We live in a world where the cheating options have become countless. Anyone can access porn at any time even from their phones. Apps like Snapchat and Kik ease the swap of naked pictures and videos, one-on-one encounters virtually or in the flesh. We work crazy hours and often have no idea what our partner is doing while we are apart. Sex is sold online not just by professionals, but by college girls trying to make their tuition and rent looking for a sugar daddy, or by young hunks looking for an easy life with a sugar mama. Some just want the variety and excitement they get by opening a dick pic from a stranger or having his package evaluated by the person on the other side of the chat line. The internet satisfies every fetish and every secret imagination at a keystroke.
It used to be that an affair meant sleeping with your boss or neighbor’s wife on somewhat of an on-going basis until you get caught or you fess up. Now we talk about emotional affairs, “girlfriend experiences” online for a fee, snapchating nudes with someone you may have never met. Are these actual transgressions if you happen to be in a committed relationship? What about sexting?
The answer depends on who you are asking. Each couple must have the conversation of what is OK. I’ve met couples with rules such as she can only play with other girls, or texting sexy pictures with another is fine as long as you don’t ever meet, or no messing around with the locals but when traveling without your partner bagging a stranger far away is totally OK. Whatever a couple decides must be honored by each partner. Everything outside of these parameters constitutes cheating and a betrayal of trust.
When there’s a betrayal of trust, there is pain, confusion, and usually drama. It’s bad enough on its own but when you add your vivid imagination to what you don’t know, you drive yourself crazy. Which is why the best strategy for handling a situation where you suspect something funny going on is to have a conversation with your partner about your feelings and see what happens. This conversation should not be an accusation and a confrontation unless you have solid proof. You should also consider what is at stake – family, kids, house, the dog and decide based on the strength of your proof if it is even worth discussing the situation. Your jealousy does not constitute proof.
In the case above, the person had a conversation, the girlfriend denied any suspicions, and at this point, he needs to decide if he wants to be happy or if he wants to be right. It looks like whatever there was or there wasn’t was in the past. It’s not unusual for people to do something stupid and regret it. If they don’t get caught, they may or may not want to admit it. They will have to live with it, not you, especially if you don’t know about it. They may be super nice to you because of feeling guilty about it or take extra good care to never end up in that situation again.
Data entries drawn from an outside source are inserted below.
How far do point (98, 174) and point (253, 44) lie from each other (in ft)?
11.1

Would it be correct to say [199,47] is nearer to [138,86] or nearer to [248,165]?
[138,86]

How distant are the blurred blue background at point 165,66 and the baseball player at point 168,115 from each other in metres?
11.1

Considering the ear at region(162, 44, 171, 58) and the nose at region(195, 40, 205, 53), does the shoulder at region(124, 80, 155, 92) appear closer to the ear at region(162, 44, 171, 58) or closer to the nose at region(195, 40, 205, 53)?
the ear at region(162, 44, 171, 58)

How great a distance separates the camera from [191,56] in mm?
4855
All of it benefits you and your relationship.
They may decide to fess up and unburden themselves to you, which burdens you with having to decide if you can live with the new information and your partner after that. Contrary to what most people think, most affairs do not end marriages. It might be hard work ahead, but those that chose to stay together do often get stronger as a couple, perhaps redefining the rules of engagement too.
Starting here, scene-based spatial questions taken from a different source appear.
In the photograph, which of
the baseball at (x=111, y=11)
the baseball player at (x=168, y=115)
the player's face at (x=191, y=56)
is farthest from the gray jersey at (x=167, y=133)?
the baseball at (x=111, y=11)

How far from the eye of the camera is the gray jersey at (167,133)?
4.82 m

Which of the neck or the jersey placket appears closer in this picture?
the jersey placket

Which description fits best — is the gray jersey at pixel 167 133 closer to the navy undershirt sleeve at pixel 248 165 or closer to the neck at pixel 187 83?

So, in the absence of solid proof, you may consider happily not knowing what you don’t know. Instead of spending your time trying to unravel a mystery, which may be just in your head, spend the time paying attention to your partner, be good to them, make time for fun and adventure, play more together, work less apart, and nurture the relationship. Most people are not serial cheaters. They do something once and learn their lesson fast. If your partner is, their game will be up eventually, but you don’t have a problem until you have a problem. No need to make stocking your partner a full-time job just to be sure they are not doing something you do not agree with. Consider instead talking about your sex life as a couple and if there are things your partner wants to try or is curious about and see if you, as a couple, can get there. If you attend to your partner’s needs, communicate, and stay on the same page, you diminish the chance and the need for them to go looking for things in other places. If you pay good attention to your partner, sooner or later, you will know if they are stepping outside the designated boundaries. You will have your proof, or you’ll realize your partner is just as wonderful as they always have been.
If you can’t get over your jealousy, you may lose your partner. No one likes a nagging drama queen, even a male one. Don’t force your partner to go cry on someone’s shoulder about you being a nagging drama queen, because whoever’s shoulder he or she cries on can easily take advantage of the situation and help your partner feel heard, cared for, understood, and loved….all of which is your job to do. Whoever is doing your job can easily become the new favorite.
So, step back. Take a deep breath. Decide wisely.